DIRECTIONS FOR THIS TASK – From top to bottom, each entry below must be reproduced exactly.

GIVEN DATA –
------------------------------

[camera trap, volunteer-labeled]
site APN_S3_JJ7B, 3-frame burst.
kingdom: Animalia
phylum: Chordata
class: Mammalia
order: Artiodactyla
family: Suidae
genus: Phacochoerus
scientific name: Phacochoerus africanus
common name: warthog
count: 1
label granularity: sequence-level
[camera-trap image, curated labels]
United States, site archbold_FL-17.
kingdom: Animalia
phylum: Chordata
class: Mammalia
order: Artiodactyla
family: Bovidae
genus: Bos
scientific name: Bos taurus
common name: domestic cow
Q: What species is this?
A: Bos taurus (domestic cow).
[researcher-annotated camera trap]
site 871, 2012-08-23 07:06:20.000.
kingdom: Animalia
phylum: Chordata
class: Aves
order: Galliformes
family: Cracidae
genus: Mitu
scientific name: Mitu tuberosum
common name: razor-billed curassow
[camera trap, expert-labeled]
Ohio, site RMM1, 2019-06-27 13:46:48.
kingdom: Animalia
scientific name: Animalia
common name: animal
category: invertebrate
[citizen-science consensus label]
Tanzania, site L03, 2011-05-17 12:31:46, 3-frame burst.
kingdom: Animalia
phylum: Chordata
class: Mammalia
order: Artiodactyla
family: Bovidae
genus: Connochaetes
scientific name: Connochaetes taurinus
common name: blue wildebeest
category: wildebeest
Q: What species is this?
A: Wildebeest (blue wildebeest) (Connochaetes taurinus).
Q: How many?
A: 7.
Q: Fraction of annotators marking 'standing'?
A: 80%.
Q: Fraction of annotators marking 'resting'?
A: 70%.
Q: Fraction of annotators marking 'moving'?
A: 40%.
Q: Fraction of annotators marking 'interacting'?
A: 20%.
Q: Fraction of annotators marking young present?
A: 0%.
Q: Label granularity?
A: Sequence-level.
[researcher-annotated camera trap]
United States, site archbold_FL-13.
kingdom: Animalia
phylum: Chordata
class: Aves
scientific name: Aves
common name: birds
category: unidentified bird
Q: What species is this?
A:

------------------------------

ANSWER SPACE –
[camera trap, volunteer-labeled]
site APN_S3_JJ7B, 3-frame burst.
kingdom: Animalia
phylum: Chordata
class: Mammalia
order: Artiodactyla
family: Suidae
genus: Phacochoerus
scientific name: Phacochoerus africanus
common name: warthog
count: 1
label granularity: sequence-level
[camera-trap image, curated labels]
United States, site archbold_FL-17.
kingdom: Animalia
phylum: Chordata
class: Mammalia
order: Artiodactyla
family: Bovidae
genus: Bos
scientific name: Bos taurus
common name: domestic cow
Q: What species is this?
A: Bos taurus (domestic cow).
[researcher-annotated camera trap]
site 871, 2012-08-23 07:06:20.000.
kingdom: Animalia
phylum: Chordata
class: Aves
order: Galliformes
family: Cracidae
genus: Mitu
scientific name: Mitu tuberosum
common name: razor-billed curassow
[camera trap, expert-labeled]
Ohio, site RMM1, 2019-06-27 13:46:48.
kingdom: Animalia
scientific name: Animalia
common name: animal
category: invertebrate
[citizen-science consensus label]
Tanzania, site L03, 2011-05-17 12:31:46, 3-frame burst.
kingdom: Animalia
phylum: Chordata
class: Mammalia
order: Artiodactyla
family: Bovidae
genus: Connochaetes
scientific name: Connochaetes taurinus
common name: blue wildebeest
category: wildebeest
Q: What species is this?
A: Wildebeest (blue wildebeest) (Connochaetes taurinus).
Q: How many?
A: 7.
Q: Fraction of annotators marking 'standing'?
A: 80%.
Q: Fraction of annotators marking 'resting'?
A: 70%.
Q: Fraction of annotators marking 'moving'?
A: 40%.
Q: Fraction of annotators marking 'interacting'?
A: 20%.
Q: Fraction of annotators marking young present?
A: 0%.
Q: Label granularity?
A: Sequence-level.
[researcher-annotated camera trap]
United States, site archbold_FL-13.
kingdom: Animalia
phylum: Chordata
class: Aves
scientific name: Aves
common name: birds
category: unidentified bird
Q: What species is this?
A:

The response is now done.